## WHAT YOU ARE ASKED TO DO
Which month did the Ann Arbor resolution in the text below declare Entheogenic Plants and Fungi Awareness Month?

## EXERCISE TEXT
<<<<
Don’t trip — or do. Ann Arbor just took its progressive stance on entheogenic plants and psychedelics a step further.
September is officially Entheogenic Plants and Fungi Awareness Month, thanks to a resolution introduced by Ann Arbor city councilmember Jeff Hayner (D) with support from Decriminalize Nature Ann Arbor (DNA2). The resolution passed in a unanimous vote earlier this week, Marijuana Moment reports.
The resolution cites research, some of which stems back to the 1960s, that has found the use of entheogenic plants and fungi to be beneficial and therapeutic when it comes to improving one’s health, mental wellness, and spiritual growth.
“Practices with entheogenic plants/fungi have been considered sacred to human cultures and human relationships with nature for thousands of years,” the resolution text reads.
>>>>
## RECORDS SHOWN
<<<<
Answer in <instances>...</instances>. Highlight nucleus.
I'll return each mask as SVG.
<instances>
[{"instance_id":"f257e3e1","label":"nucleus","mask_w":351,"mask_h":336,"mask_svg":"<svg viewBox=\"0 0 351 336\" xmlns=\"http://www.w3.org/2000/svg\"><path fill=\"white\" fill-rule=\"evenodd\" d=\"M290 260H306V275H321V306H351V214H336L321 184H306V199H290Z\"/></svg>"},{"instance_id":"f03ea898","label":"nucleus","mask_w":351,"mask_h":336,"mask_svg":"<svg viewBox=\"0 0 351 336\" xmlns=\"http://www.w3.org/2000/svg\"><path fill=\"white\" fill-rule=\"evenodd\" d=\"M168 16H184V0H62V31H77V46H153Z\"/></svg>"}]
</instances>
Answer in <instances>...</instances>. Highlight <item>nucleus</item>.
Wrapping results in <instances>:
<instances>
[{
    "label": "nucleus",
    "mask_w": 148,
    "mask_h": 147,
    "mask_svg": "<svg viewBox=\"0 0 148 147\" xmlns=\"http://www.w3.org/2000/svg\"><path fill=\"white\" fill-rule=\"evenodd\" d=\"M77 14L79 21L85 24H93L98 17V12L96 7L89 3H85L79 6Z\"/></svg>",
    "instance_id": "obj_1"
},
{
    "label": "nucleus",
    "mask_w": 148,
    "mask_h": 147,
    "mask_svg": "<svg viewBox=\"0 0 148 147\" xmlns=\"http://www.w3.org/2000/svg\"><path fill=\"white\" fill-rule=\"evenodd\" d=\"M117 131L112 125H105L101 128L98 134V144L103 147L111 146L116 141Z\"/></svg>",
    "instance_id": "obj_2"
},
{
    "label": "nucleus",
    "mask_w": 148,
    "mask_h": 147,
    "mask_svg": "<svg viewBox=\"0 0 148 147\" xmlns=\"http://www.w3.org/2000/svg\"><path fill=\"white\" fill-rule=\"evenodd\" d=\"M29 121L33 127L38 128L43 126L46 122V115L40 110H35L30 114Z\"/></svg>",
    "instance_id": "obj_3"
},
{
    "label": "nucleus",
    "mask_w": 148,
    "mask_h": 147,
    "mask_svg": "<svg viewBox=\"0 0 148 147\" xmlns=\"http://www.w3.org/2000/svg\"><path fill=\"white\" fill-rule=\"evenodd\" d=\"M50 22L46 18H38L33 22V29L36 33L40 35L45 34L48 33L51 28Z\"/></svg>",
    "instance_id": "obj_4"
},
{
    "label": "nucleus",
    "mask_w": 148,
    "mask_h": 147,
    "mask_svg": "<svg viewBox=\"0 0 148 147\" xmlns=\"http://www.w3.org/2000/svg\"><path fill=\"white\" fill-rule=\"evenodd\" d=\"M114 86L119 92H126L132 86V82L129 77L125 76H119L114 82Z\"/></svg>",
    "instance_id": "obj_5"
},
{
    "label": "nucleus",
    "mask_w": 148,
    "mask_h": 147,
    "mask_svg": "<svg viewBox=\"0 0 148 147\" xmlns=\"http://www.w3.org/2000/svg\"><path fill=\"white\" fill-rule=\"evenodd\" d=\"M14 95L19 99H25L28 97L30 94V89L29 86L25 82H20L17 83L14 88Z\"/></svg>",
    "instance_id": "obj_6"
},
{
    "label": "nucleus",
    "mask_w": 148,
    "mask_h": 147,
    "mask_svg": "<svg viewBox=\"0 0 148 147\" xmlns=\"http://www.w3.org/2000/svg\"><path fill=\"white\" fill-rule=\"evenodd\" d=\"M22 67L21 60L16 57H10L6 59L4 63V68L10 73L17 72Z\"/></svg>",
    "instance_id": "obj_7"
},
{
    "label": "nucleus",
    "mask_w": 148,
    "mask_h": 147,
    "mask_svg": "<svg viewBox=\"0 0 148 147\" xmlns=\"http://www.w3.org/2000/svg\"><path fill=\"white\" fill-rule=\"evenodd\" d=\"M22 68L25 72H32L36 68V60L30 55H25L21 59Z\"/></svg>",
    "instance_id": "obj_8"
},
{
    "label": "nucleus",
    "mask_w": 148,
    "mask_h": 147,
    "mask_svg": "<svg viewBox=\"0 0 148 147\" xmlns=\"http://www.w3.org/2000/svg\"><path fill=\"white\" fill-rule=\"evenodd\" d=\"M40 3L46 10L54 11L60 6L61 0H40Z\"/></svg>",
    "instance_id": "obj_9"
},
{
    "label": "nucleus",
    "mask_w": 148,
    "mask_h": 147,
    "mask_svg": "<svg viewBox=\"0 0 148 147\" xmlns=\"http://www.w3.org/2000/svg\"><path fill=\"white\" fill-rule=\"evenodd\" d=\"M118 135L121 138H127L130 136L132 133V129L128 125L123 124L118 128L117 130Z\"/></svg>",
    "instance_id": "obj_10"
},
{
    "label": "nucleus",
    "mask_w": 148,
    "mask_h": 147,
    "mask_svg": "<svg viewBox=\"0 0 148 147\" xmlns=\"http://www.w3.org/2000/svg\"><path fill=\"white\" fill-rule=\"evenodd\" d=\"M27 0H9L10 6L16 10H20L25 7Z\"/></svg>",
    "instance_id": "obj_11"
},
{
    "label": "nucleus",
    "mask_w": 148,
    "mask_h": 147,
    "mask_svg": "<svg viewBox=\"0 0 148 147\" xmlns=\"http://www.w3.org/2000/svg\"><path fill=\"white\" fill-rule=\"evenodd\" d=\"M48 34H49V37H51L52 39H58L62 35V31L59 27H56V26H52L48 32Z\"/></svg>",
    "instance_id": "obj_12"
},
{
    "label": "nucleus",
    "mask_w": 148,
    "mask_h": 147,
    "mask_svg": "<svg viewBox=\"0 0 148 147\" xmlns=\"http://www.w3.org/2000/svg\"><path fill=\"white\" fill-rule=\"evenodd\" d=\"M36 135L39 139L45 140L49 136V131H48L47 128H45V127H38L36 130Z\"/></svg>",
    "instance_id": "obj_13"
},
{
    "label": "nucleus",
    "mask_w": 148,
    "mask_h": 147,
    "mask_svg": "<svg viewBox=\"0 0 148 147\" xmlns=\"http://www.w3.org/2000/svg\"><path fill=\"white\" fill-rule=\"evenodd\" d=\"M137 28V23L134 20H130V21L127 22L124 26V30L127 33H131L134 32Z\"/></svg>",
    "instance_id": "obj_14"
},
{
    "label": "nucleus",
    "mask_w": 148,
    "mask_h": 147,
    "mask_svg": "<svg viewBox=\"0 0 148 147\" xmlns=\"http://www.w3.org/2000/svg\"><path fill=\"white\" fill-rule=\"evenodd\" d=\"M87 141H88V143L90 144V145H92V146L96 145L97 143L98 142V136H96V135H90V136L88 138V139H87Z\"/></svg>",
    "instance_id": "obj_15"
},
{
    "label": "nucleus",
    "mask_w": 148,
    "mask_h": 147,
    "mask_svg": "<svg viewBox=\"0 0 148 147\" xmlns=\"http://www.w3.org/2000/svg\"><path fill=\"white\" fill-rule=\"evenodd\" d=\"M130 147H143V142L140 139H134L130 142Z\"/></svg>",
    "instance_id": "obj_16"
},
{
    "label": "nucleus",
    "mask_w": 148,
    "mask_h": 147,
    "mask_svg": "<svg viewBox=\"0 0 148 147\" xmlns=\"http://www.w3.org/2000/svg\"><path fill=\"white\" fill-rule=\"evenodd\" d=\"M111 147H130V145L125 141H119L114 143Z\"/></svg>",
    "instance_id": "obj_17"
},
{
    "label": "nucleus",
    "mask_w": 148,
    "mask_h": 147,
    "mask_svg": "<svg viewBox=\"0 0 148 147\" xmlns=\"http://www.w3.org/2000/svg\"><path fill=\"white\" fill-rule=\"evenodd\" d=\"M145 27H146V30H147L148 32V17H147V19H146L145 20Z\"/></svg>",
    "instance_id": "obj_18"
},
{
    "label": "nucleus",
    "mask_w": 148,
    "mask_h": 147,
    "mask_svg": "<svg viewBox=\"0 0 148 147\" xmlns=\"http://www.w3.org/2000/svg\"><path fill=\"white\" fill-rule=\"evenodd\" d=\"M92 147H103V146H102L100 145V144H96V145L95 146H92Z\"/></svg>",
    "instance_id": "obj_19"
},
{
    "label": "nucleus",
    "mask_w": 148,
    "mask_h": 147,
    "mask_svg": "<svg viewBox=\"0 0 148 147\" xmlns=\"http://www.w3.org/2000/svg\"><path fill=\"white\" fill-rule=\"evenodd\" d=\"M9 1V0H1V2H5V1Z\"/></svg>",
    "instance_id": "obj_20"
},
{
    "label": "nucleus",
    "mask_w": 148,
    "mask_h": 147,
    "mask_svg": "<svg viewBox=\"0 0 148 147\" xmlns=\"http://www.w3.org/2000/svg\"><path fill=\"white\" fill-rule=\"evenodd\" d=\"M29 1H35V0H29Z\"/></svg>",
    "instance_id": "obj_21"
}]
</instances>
>>>>
## ANSWER TO THIS PROBLEM
September